The role of hypoxia on the acquisition of epithelial-mesenchymal transition and cancer stemness: a possible link to epigenetic regulation.
- Author:
Chang Dong YEO
1
;
Nahyeon KANG
;
Su Yeon CHOI
;
Bit Na KIM
;
Chan Kwon PARK
;
Jin Woo KIM
;
Young Kyoon KIM
;
Seung Joon KIM
Author Information
- Publication Type:Review
- Keywords: Hypoxia; Epithelial-mesenchymal transition; Cancer stemness; Epigenetic regulation
- MeSH: Anoxia*; Chromatin Assembly and Disassembly; DNA Methylation; Epigenomics*; Epithelial Cells; Epithelial-Mesenchymal Transition*; Fingers; Gastropoda; Genes, Homeobox; Histones; MicroRNAs; Oxygen; Promoter Regions, Genetic; Response Elements; Snails; Stem Cells; Transcription Factors
- From:The Korean Journal of Internal Medicine 2017;32(4):589-599
- CountryRepublic of Korea
- Language:English
- Abstract: A hypoxic microenvironment leads to cancer progression and increases the metastatic potential of cancer cells within tumors via epithelial-mesenchymal transition (EMT) and cancer stemness acquisition.
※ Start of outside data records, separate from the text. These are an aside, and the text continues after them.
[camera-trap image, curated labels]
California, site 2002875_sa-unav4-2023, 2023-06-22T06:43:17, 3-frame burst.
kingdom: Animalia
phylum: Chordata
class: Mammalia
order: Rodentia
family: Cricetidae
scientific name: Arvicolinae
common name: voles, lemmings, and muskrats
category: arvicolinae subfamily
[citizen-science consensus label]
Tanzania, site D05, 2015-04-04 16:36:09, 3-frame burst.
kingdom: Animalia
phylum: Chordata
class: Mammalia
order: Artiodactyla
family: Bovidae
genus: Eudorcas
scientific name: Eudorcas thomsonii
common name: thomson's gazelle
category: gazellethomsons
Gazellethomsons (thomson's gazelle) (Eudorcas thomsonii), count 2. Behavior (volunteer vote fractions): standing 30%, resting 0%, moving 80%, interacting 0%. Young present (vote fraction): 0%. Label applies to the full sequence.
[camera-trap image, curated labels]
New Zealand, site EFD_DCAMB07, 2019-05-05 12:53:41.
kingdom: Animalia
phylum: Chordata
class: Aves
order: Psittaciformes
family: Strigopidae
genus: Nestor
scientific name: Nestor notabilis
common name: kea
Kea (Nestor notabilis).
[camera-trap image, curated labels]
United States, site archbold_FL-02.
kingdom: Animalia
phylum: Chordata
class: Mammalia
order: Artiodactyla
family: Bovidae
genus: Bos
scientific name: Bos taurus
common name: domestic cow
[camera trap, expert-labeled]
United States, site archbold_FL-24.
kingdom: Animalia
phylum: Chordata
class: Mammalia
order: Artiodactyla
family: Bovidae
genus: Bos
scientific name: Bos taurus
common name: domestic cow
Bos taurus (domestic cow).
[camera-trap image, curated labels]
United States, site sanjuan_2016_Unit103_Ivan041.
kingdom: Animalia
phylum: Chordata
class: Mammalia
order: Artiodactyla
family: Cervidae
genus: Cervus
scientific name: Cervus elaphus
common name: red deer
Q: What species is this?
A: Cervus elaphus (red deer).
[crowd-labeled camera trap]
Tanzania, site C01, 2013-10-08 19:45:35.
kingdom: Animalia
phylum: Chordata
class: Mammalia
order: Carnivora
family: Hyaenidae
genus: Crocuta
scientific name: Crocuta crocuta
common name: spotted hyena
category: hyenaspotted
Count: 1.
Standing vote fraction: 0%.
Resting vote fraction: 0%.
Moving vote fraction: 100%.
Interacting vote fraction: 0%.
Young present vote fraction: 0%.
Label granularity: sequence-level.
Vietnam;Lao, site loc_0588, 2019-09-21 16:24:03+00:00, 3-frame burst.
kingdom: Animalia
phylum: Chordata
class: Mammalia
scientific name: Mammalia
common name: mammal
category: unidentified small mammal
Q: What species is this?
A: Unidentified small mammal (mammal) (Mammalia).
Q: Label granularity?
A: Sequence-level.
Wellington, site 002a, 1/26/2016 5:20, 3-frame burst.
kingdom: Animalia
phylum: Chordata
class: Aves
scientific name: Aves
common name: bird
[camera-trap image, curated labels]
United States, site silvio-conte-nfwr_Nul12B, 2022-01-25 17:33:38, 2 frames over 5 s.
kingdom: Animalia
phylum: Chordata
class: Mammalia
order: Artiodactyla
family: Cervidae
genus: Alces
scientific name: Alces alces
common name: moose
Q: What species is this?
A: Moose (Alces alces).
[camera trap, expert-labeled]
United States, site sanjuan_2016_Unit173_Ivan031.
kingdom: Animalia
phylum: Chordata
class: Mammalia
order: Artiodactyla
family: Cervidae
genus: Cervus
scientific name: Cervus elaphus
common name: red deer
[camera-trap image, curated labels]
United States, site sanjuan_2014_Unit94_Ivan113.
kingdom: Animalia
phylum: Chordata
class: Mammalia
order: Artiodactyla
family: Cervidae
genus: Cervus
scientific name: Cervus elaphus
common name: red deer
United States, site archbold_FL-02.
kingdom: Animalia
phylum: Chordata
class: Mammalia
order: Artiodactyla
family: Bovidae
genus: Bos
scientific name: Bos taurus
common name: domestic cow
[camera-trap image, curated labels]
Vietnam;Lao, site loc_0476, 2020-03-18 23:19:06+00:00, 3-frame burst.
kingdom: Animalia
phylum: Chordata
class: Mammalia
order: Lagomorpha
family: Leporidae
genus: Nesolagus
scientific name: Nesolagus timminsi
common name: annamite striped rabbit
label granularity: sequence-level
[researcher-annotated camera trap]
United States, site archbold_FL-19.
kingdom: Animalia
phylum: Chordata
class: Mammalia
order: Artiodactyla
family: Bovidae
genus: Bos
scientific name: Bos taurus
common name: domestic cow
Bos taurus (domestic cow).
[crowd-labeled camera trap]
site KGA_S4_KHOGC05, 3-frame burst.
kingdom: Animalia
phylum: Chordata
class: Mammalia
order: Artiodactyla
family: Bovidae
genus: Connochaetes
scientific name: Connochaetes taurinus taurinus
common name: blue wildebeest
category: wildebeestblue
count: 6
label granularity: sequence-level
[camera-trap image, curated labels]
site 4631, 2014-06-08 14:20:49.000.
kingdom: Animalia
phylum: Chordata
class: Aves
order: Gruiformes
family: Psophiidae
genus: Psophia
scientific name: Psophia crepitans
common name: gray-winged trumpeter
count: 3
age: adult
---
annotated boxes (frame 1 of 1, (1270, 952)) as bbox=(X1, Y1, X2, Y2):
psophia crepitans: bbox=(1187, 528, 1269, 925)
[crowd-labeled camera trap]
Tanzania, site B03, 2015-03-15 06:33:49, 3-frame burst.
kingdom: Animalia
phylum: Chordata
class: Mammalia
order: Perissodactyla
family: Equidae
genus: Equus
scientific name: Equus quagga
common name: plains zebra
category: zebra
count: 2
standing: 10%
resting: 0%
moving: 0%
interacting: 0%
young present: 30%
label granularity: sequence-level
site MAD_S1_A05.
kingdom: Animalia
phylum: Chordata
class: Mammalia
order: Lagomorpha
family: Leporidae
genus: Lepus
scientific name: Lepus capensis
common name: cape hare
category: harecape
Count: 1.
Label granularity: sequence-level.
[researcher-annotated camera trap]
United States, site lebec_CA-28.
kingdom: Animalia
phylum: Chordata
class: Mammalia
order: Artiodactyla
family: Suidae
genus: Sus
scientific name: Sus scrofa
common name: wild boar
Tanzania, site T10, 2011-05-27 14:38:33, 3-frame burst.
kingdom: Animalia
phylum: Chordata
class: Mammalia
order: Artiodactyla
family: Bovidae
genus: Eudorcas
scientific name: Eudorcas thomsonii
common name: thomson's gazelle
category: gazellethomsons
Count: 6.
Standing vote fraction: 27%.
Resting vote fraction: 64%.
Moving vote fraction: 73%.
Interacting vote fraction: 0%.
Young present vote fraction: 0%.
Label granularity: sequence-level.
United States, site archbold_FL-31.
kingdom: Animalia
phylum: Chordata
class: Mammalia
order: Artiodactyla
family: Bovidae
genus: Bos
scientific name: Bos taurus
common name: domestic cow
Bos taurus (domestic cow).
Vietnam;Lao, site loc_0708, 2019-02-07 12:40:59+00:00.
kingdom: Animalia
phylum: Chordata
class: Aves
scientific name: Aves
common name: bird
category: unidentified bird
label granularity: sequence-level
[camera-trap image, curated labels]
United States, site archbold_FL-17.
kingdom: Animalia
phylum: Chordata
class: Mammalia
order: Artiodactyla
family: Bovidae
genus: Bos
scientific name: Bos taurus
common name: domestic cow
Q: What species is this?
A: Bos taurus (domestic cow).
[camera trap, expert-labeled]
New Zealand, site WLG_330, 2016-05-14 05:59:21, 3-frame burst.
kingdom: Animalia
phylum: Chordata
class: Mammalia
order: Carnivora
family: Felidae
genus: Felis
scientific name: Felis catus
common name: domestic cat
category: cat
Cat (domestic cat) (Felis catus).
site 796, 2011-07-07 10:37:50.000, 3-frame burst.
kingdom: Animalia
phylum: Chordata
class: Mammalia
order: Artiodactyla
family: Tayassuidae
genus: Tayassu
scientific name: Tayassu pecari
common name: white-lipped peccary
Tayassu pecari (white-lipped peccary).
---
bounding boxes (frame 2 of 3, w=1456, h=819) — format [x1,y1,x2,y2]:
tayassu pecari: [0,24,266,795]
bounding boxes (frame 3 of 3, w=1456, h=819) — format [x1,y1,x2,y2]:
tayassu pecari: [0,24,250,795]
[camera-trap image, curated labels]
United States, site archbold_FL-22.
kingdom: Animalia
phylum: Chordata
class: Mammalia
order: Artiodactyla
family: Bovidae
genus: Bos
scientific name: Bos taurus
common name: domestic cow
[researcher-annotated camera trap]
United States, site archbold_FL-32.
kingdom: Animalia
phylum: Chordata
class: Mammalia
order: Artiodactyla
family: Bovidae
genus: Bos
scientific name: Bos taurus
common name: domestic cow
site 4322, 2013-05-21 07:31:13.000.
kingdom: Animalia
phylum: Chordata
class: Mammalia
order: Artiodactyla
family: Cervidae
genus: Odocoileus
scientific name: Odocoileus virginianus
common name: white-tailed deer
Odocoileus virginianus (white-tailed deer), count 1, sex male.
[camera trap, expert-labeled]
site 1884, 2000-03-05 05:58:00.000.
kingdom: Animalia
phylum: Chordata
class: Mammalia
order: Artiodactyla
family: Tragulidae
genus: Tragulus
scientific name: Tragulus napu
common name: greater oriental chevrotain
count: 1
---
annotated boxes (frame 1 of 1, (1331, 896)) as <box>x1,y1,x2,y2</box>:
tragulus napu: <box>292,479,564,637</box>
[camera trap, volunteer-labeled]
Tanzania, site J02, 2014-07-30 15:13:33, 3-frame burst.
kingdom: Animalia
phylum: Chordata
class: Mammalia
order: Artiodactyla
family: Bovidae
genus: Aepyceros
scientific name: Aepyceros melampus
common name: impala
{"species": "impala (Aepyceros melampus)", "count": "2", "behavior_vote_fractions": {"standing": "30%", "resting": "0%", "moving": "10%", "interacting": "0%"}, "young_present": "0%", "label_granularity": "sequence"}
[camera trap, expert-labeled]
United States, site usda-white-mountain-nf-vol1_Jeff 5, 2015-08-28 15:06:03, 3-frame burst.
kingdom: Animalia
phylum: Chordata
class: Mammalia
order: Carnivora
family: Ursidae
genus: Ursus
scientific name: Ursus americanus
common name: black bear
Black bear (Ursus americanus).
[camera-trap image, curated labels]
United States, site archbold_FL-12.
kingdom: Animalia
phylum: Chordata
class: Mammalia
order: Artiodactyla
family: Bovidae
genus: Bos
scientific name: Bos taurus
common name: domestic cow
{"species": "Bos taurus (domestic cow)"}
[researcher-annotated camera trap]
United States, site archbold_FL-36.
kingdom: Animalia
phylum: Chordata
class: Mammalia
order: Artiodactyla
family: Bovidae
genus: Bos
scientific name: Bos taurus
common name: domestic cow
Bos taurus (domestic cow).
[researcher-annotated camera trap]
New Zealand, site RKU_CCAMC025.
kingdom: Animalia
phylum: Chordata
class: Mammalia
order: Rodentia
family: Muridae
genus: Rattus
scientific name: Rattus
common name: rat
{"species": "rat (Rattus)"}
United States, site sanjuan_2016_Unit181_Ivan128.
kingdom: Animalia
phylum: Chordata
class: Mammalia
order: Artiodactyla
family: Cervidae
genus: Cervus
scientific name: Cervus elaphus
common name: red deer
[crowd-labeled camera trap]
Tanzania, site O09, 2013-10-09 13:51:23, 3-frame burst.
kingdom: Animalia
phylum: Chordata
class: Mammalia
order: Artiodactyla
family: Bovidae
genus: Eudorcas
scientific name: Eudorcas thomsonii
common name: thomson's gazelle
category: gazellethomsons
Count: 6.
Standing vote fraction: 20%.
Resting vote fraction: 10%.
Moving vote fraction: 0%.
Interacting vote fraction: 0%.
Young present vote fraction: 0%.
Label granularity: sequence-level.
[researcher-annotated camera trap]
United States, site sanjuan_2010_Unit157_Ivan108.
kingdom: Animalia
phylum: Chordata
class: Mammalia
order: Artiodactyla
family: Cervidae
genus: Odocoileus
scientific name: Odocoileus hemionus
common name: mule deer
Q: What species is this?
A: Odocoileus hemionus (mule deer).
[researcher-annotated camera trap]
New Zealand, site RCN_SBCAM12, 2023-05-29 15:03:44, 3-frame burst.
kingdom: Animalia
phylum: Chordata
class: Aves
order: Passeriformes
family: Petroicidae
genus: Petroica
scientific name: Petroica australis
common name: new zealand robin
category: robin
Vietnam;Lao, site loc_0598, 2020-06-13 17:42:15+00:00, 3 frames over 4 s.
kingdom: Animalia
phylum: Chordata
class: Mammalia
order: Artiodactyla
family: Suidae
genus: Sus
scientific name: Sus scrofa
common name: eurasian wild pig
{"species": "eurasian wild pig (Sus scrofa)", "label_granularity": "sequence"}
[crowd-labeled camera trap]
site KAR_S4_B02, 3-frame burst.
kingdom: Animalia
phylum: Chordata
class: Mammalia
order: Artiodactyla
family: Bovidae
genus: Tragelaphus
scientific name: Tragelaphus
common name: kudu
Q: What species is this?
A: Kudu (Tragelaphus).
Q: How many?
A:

The hypoxic response pathway can occur under oxygen tensions of < 40 mmHg through hypoxia-inducible factors (HIFs), which are considered key mediators in the adaptation to hypoxia. Previous studies have shown that cellular responses to hypoxia are required for EMT and cancer stemness maintenance through HIF-1α and HIF-2α. The principal transcription factors of EMT include Twist, Snail, Slug, Sip1 (Smad interacting protein 1), and ZEB1 (zinc finger E-box-binding homeobox 1). HIFs bind to hypoxia response elements within the promoter region of these genes and also target cancer stem cell-associated genes and mediate transcriptional responses to hypoxia during stem cell differentiation. Acquisition of stemness characteristics in epithelial cells can be induced by activation of the EMT process. The mechanism of these phenotypic changes includes epigenetic alterations, such as DNA methylation, histone modification, chromatin remodeling, and microRNAs. Increased expression of EMT and pluripotent genes also play a role through demethylation of their promoters. In this review, we summarize the role of hypoxia on the acquisition of EMT and cancer stemness and the possible association with epigenetic regulation, as well as their therapeutic applications.